Цитаты из книги Элегантность ежика

«Взрослые знают, в чём смысл жизни» — вот всемирное враньё, в которое все обязаны верить. А когда станешь взрослым и поймёшь, что это не правда, уже поздно. Тайна так и остаётся неразгаданной, а энергии больше нет — вся она давно растрачена на глупейшие занятия. Чтобы было не так горько, приходится притворяться, делать вид, будто не видишь, что никакого смысла в твоей жизни не обнаружилось, и обманывать детей в надежде убедить самого себя.
Насколько мне известно, взрослым случается иногда задумываться о своей бездарной жизни. В таких случаях они начинают стонать, бестолково метаться, как мухи, которые тупо бьются и бьются в стекло, чахнуть, страдать, переживать и удивляться, как занесло их туда, куда они вовсе не стремились. У самых умных эти причитания превратились в ритуал: о, презренное, никчёмное буржазное прозябание! Сидят в гостиной за столом и вздыхают с самодовольным видом: «Эх, где мечты нашей молодости!
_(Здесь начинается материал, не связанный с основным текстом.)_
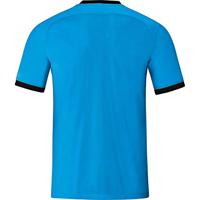 JAKO 4271 Scheidsrechtershirt Km - Jako-Blauw - XXL - thumbnail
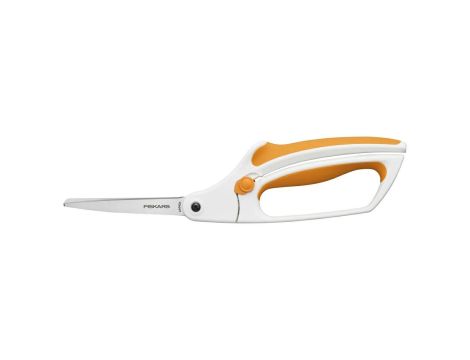 FISKARS NOŻYCZKI EASY ACTION 26cm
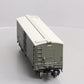 Lionel 6-82508 O New York Central Milk Car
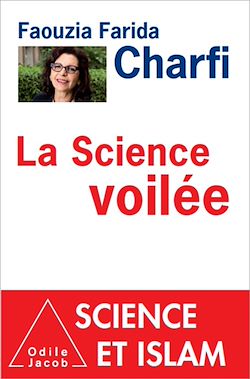 Télécharger le livre :  La Science voilée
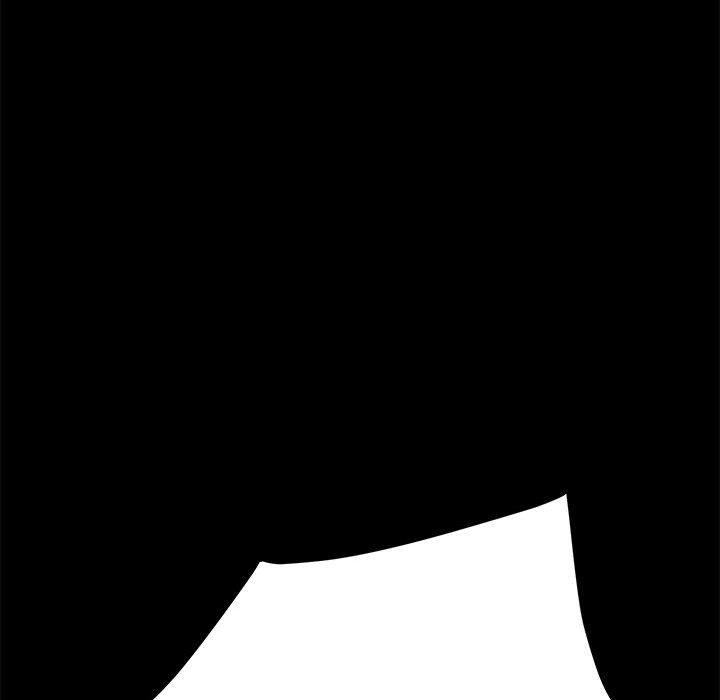 我家的赘婿大人/赘婿要通吃第6話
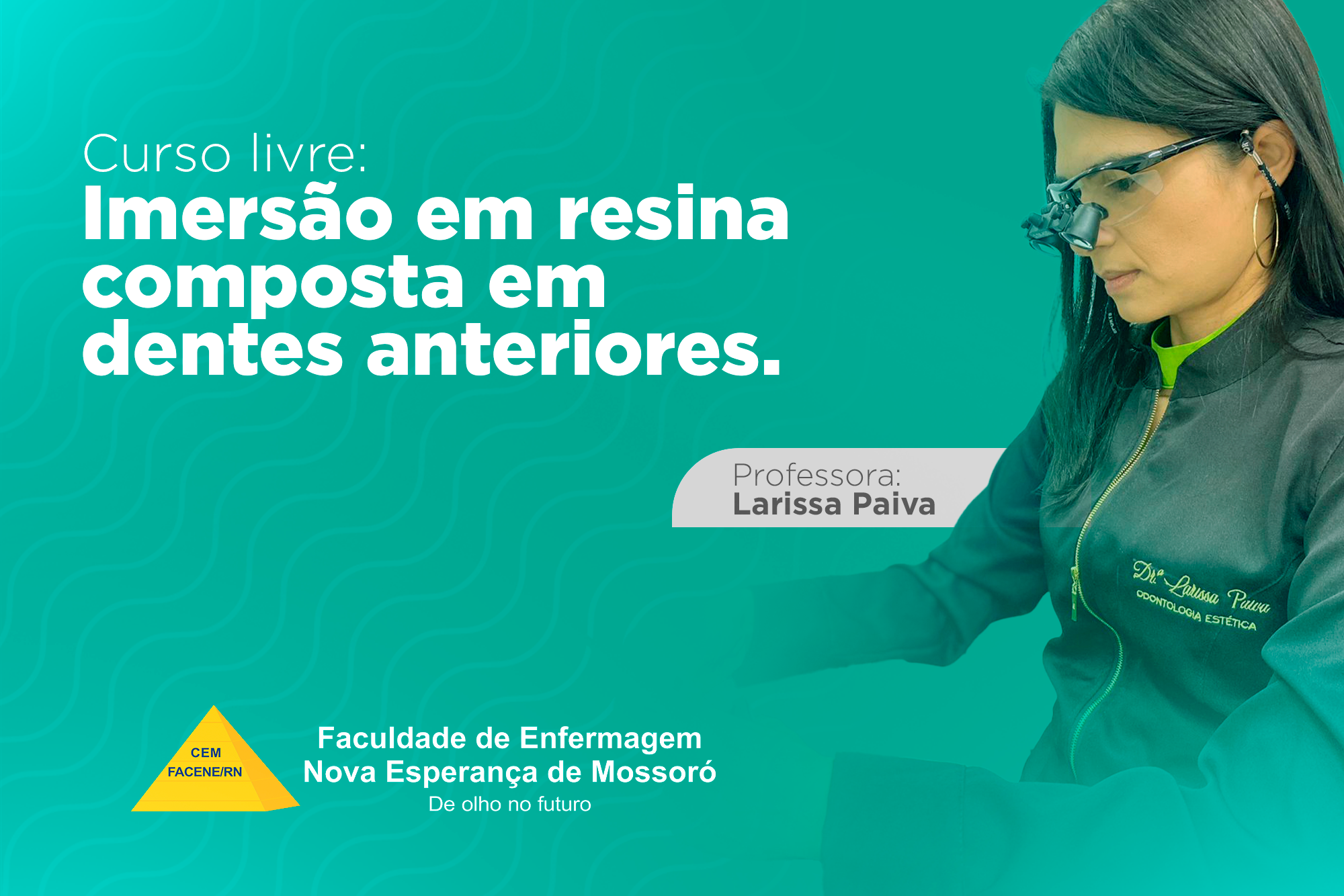 Imagem de capa do card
Развеялись как дым, такая сволочная штука — жизнь». Ненавижу их фальшивую умудренность! На самом деле они ничем не отличаются от остальных — такие же ребятишки, которе не понимают, что с ними случилось, им хочется плакать, но они пыжатся и корчат из себя больших и крутых.
Для чего нужно искусство? Чтобы воспроизводить краткий, но ошеломительный эффект камелии, вбивать в ткань времени клин эмоций, выходящих за пределы пяти животных чувств. Как рождается искусство? Оно обязано своим существованием способности человеческого разума создавать чувственные образы. Что делает для нас искусство? Оно облекает в форму и делает видимыми наши эмоции, тем самым налагая на них печать вечности; такую печать несут все произведения, способные воплощать в частной форме всеобщее содержание сферы чувств.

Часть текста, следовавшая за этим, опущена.